This is one post in a series. Each post will focus on one song by The Tragically Hip, a Canadian rock n’ roll band. I am a fan, not an expert. The thoughts expressed in these posts are my own, with the following two exceptions: I have drawn inspiration and knowledge from a book entitled, The Never Ending Present by Michael Barclay. I have, also, learned much from a website dedicated to Hip fans, entitled The Hip Museum. I will give credit to either source when applicable.

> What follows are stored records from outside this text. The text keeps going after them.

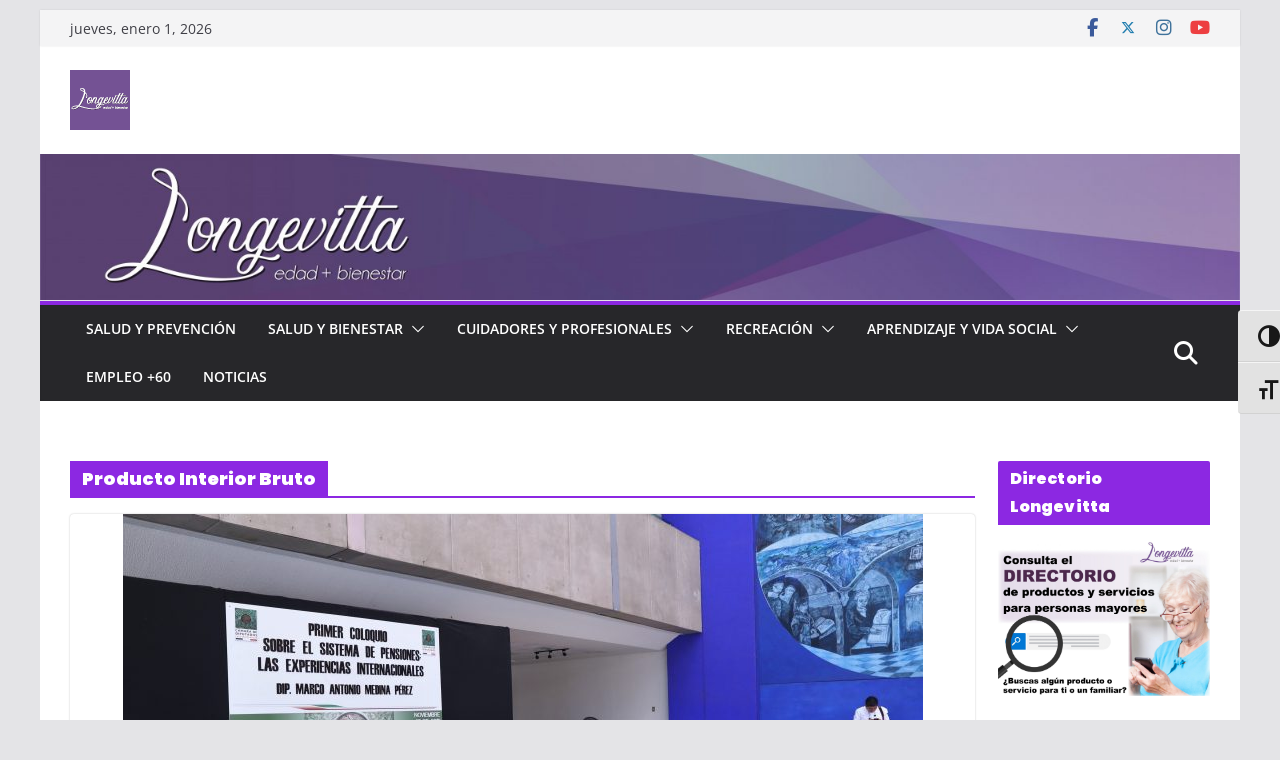

--- FILE ---
content_type: text/html; charset=utf-8
request_url: https://www.google.com/recaptcha/api2/aframe
body_size: 267
content:
<!DOCTYPE HTML><html><head><meta http-equiv="content-type" content="text/html; charset=UTF-8"></head><body><script nonce="HHs3_5GwdAWV5Q17rNAA6g">/** Anti-fraud and anti-abuse applications only. See google.com/recaptcha */ try{var clients={'sodar':'https://pagead2.googlesyndication.com/pagead/sodar?'};window.addEventListener("message",function(a){try{if(a.source===window.parent){var b=JSON.parse(a.data);var c=clients[b['id']];if(c){var d=document.createElement('img');d.src=c+b['params']+'&rc='+(localStorage.getItem("rc::a")?sessionStorage.getItem("rc::b"):"");window.document.body.appendChild(d);sessionStorage.setItem("rc::e",parseInt(sessionStorage.getItem("rc::e")||0)+1);localStorage.setItem("rc::h",'1767314315777');}}}catch(b){}});window.parent.postMessage("_grecaptcha_ready", "*");}catch(b){}</script></body></html>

This is my favourite Tragically Hip song. This is a song that I like for many reasons. I love the history behind the song. Like “Lake Fever”, it is actually a story within a story….a retelling of a dream…..a conversation between the narrator and Susan, who is either a lover or a therapist, take your pick. It is based, on all accounts, upon the sinking of the German battleship, Bismarck during the second world war. But, the story of the song actually begins a few decades prior, during World War One.
The most famous ship sunk during World War One was the passenger ship, Lusitania. It was sunk by a German U-Boat. U-Boats changed the way naval warfare was fought in a very significant way which influenced what happened years later when the Bismarck was sunk and which inspired my favourite Tragically Hip line of them all. You see, what initially happened in WWI when a ship was sunk was that other ships in the area would stop and rescue any survivors who had ended up in the ocean. Humane treatment of prisoners was one of the unwritten rules of battle at the time and thus, the rescuing of survivors was a time-honoured tradition. However, with the advent of U-Boats, that tradition became deadly. What changed was that once a U-Boat sunk a ship, it would wait where it was until another ship in the convey stopped to rescue survivors. Then, as the rescue was being completed, the U-Boat would sink the rescuing ship, as it was sitting “dead in the water” as the term has come to be known. Such was the alarming rate of ship loss that the Royal Navy passed a new rule: no ship was to stop for survivors any longer. If they did, their safety could not be guaranteed.
Leaving fellow sailors to die in the ocean went against the moral code of seamen on both sides of the conflict. But, that was modern warfare in those days so, survivors were left in the water as ships sailed away to safety.

Fast forward, I once saw a documentary about the discovery of the wreck of the Bismarck. It was a National Geographic documentary featuring Dr. Robert Ballard (who discovered the wreck of the Titanic). In this documentary, Ballard set sail, along with a British sailor who had been in the battle that sank the Bismarck, as well as, a German sailor who, despite all odds, managed to find rescue. After the wreck was discovered, the two men, along with Dr. Ballard, held a peace ceremony and dropped flowers in the water. The sailors were interviewed about their memories and both said that they were haunted by the screams of the men left to die in the water. It was stated that some British ships left rope ladders down as they sailed past so that some men might be able to latch on as the ship sailed past. This is how the German was rescued.
When Gord Downie was interviewed about this song, he mentioned having watched “a documentary”. I know he saw the same one I did because the lyrics match the eye-witness testimony so precisely for it to be a fluke.
Anyway, Nautical Disaster is a song about the callousness and inhumanity of war and what war makes us all capable of doing to our fellow human beings. Yet, it remains one of the most popular and requested Tragically Hip songs of all time.
“Then the dream ends when the phone rings
You’re doing alright he said, it’s out there, most days and nights,
But only a fool would complain.
Anyway, Susan, if you like
Our conversation is as faint as a sound in my memory
As those fingernails…scratching on my hull.”
The video for “Nautical Disaster” can be seen here.
I hope that you enjoyed this post. If you have checked them all out then, I hope you enjoyed the whole series. For now, I will thank you for being here and reading my work. But, most of all, I will thank Gord Downie, Gord Sinclair, Paul Langlois, Johnny Fay and Rob Baker for making such good art. I am changed for the better because of their efforts and their personal and professional integrity. This series of posts doesn’t begin to say Thank You in the depth required but, it is a start. Thanks, Boys! I appreciate it all!